Лично я, правда, не счел бы, что получившаяся в итоге поза – с упором основанием шеи в стену – выглядит удобной, но… судя по тому, как напрягся Шемяка, что-то в ней было.
– Любая женщина чувствует, какими глазами смотрит на нее мужчина.
Сергей встал.
– Может быть, – подойдя вплотную к топчану, хрипло прошептал он, – женщина так же чувствует, что мужчина собирается с ней сделать?
– Я чувствую, – шепнула мне черная винтовка, – меня сейчас поставят куда-нибудь в угол… или даже отшвырнут в сторону в порыве страсти.
Звук, изданный мною в ответ, был – по крайней мере, по моим представлениям, – весьма удачным аналогом человеческого хихиканья. Гнусного.
АЙСМАН
Он смотрел на раскинувшуюся – это определение казалось Шемяке наиболее уместным – девушку сверху вниз и удивлялся. Себе.
Анна и впрямь была не просто симпатичной девчонкой, а чертовски соблазнительной женщиной. Такой… такой у него в жизни еще не было – и очень может быть так, что и не будет.
И тем удивительнее было то, что сейчас, глядя на нее, Сергей испытывал лишь одно желание. Холодное, яростное… взять паршивку за горло и пару раз хорошенько приложить к стенке!

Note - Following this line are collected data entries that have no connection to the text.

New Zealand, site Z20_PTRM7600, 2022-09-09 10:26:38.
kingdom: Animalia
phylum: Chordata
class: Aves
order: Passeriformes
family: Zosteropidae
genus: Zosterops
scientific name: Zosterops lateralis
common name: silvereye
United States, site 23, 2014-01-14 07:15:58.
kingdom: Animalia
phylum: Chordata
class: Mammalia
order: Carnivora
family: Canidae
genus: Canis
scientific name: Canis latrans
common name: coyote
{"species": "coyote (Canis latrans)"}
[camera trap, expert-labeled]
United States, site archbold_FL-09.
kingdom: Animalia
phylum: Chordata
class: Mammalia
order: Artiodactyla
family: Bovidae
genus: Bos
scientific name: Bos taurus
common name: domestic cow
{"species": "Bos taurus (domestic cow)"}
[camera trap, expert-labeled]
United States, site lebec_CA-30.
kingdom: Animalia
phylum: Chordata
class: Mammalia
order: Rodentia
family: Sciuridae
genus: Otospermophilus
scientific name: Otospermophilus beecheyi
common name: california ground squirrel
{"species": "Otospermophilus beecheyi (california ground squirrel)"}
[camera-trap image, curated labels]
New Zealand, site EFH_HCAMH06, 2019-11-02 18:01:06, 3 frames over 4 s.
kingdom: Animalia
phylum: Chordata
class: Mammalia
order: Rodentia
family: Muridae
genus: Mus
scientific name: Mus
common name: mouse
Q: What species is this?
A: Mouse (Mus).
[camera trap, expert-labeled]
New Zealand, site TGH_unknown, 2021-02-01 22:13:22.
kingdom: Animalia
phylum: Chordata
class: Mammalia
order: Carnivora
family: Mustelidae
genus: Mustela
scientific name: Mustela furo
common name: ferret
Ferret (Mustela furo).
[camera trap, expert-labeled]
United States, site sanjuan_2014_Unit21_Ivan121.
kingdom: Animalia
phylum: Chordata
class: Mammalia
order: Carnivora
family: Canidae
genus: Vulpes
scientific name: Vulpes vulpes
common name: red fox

– Неужели я так похож на идиота? – с горечью произнес он.
В первый миг она не поняла. Затем томно полузакрытые глаза широко распахнулись, ленивая расслабленность вдруг проступила сталью натянутых струн…
– О чем ты?
Вопрос прозвучал запоздало и нелепо – как реплика задержавшего за кулисами актера.
– Видишь ли, Аннушка, – имя он буквально выплюнул, словно давно испорченную конфету, – может, у вас на Востоке бабе и достаточно раздвинуть перед мужиком ноги, чтобы тот враз отключил всю соображалку. Но здешние, а особенно те, кто ползает по болотам и скелетам, давно уже превратились в законченных параноиков. Которые при виде любого неожиданного подарка тетки Фортуны начинают чесать в затылке и прикидывать – а нет ли тута какого подвоха?
– Парень я, конечно, видный, – с усмешкой продолжил Айсман. – На заглядение. Однако ж мысль о том, что при виде меня одна смазливая, но очень расчетливая су… ма-де-муазеля воспылает любовью невероятной силы, – это слишком даже для моего чрезмерного самомнения.